START Raw data
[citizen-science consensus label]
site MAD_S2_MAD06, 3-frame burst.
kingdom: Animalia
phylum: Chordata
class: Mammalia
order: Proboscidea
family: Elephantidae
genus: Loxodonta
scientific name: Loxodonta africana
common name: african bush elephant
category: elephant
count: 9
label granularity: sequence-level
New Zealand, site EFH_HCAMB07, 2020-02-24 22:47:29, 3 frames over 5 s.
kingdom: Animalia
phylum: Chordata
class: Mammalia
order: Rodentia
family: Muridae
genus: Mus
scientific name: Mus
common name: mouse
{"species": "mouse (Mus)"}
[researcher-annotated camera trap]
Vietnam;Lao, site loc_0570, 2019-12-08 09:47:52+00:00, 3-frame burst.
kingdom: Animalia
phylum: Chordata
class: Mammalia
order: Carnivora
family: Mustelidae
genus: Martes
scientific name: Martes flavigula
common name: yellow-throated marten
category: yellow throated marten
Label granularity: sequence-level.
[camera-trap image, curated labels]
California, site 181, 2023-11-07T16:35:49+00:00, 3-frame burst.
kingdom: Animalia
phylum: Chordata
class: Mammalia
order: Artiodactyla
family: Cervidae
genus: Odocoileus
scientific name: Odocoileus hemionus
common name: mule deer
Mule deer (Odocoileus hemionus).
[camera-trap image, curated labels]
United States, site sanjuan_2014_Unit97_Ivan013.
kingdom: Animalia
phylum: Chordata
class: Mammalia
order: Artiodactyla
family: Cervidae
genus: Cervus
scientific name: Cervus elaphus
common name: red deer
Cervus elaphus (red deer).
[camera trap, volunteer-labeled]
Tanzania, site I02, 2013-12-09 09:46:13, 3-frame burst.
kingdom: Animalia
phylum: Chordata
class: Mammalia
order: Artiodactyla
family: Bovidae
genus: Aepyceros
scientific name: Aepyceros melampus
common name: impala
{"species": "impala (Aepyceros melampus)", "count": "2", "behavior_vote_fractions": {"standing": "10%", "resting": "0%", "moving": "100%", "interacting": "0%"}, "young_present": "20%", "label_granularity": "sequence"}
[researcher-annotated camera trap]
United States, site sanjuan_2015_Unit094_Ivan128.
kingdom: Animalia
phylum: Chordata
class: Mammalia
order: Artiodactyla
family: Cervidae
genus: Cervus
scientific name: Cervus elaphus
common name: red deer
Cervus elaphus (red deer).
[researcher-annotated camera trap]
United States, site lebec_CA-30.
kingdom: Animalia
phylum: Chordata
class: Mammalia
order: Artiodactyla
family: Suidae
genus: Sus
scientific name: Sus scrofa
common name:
END Raw data
### Work required
Print the records above verbatim from their first line to the line containing "Vietnam;Lao, site loc_0570, 2019-12-08", both included, and stop there.

### Finished task
[citizen-science consensus label]
site MAD_S2_MAD06, 3-frame burst.
kingdom: Animalia
phylum: Chordata
class: Mammalia
order: Proboscidea
family: Elephantidae
genus: Loxodonta
scientific name: Loxodonta africana
common name: african bush elephant
category: elephant
count: 9
label granularity: sequence-level
New Zealand, site EFH_HCAMB07, 2020-02-24 22:47:29, 3 frames over 5 s.
kingdom: Animalia
phylum: Chordata
class: Mammalia
order: Rodentia
family: Muridae
genus: Mus
scientific name: Mus
common name: mouse
{"species": "mouse (Mus)"}
[researcher-annotated camera trap]
Vietnam;Lao, site loc_0570, 2019-12-08 09:47:52+00:00, 3-frame burst.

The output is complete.